Thursday, 26 May 2016

Cumbria Ways - Day 5 Barrow to Broughton in Furness

Distance: 17 miles
Ascent: 150m
Weather: cloudy

Wet muddy feet 1
Shopping trolleys in mud 3
Pill boxes, most of them sideways
Collared doves, foxes, reed bunting, skylarks, lapwing, jay, crabs (various sizes, all of them dead)
Natterjack toad tadpoles, ringed plovers, curlews, sand martens
Trolls 0 Lambs 2
Cuckoo, deer, warbler (tbc cetti?)

Today the time issue was not tide related but weather.  The forecast said there'd be a bank of rain crossing the country from the east, due to reach the western coast by about five o'clock.

We were at breakfast at 7am and out the door, after some confusion with last night's dinner bill, at about 8.20. We left Barrow town centre near the dock museum and walked along the estuary bankside path, with views over the muddy waterless riverbed to Walney Island.

At Ormsgill we dropped down to the shoreline and skirted around the bottom of the cliffs of the gravel pits,  venturing briefly out onto the sand, which turned out to be slippy claggy mud, which turned up in my shoe.
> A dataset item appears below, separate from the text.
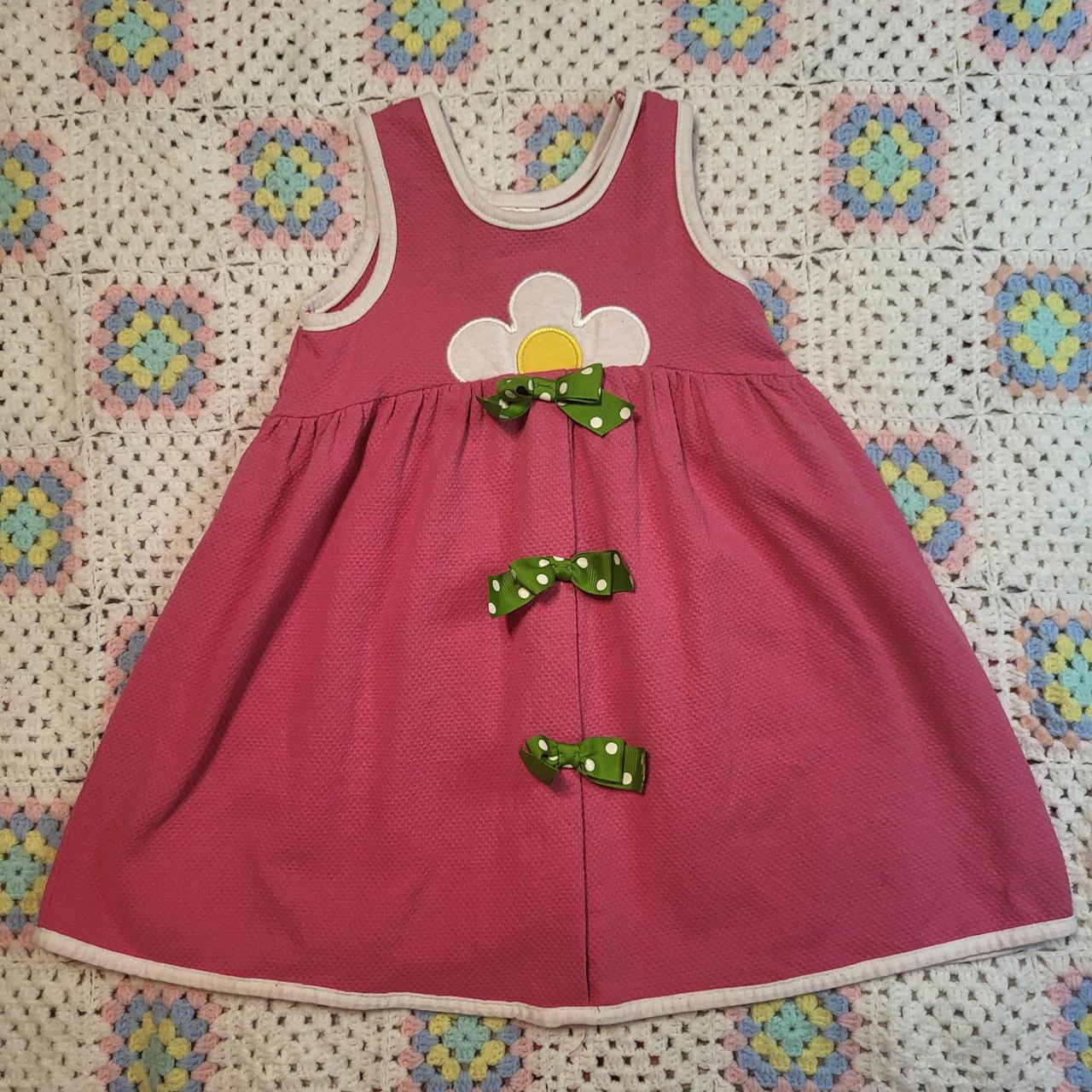 item listed by babyvalley_lc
We went back to the shingle.

Farther on, the path gradually became more grassy, we saw foxes, and crossed the sand dunes at Lowsy Point. There was an eclectic mix of cabins at the south of the point, and then we were out onto the vast expanse of Duddon Sands. The tide was out and the sands looked to stretch for miles. Far out on the horizon, under grey skies, the West Duddon Sands wind farm was visible, the turbines not turning today. To the north there were clear views over to the Lakeland Fells. At the north point of Sandscale Rabbit Warren (we didn't see any) there are pools where Natterjack toads breed and we saw lots of wriggly tadpoles.

We stopped for some tea and flapjacks (the last of Sunday's packed lunch) on a sheltered spot under Roanhead Crag, before continuing on over the sands.

After Dunnerholme golf course we headed inland onto a grassy sheepy meadow marsh, pausing by a stile to shake the sand out of our shoes. The grassy sheepy meadow marsh narrowed, until we were alongside the railway line, forced to clamber over the large rocks placed to defend against the sea. By now the tide was coming in fast, covering the low lying areas, and the sheep were making their way up to higher ground. We did some herding of a mother and lamb who'd got stuck between the fences of the field and the railway line back to the rest of the flock. They were pretty ungrateful.

When the grassy sheepy meadow marsh ran out, we crossed the railway line and followed country lanes into Kirkby in Furness. The lane had road closed signs up along it so after a late lunch on a quiet bench, we made a detour up and around on footpaths. This turned out to be unnecessary as the lane wasn't completely closed after all, but we did see a massive wall. We went through the Duddon Mosses nature reserve, where I saw a deer, and crossed some nice cut fields with pretty views, that ended in a marshy wet cow field. It was dried out thanks to the dry weather we've had lately,  but I did have flashbacks back to the Pennine Way.

We arrived in Broughton in Furness (fancy jam shop!) at 4.40 but the Old King's Head, where we are staying tonight, doesn't open until 5pm so we are sitting on a bench outside and it's started spitting.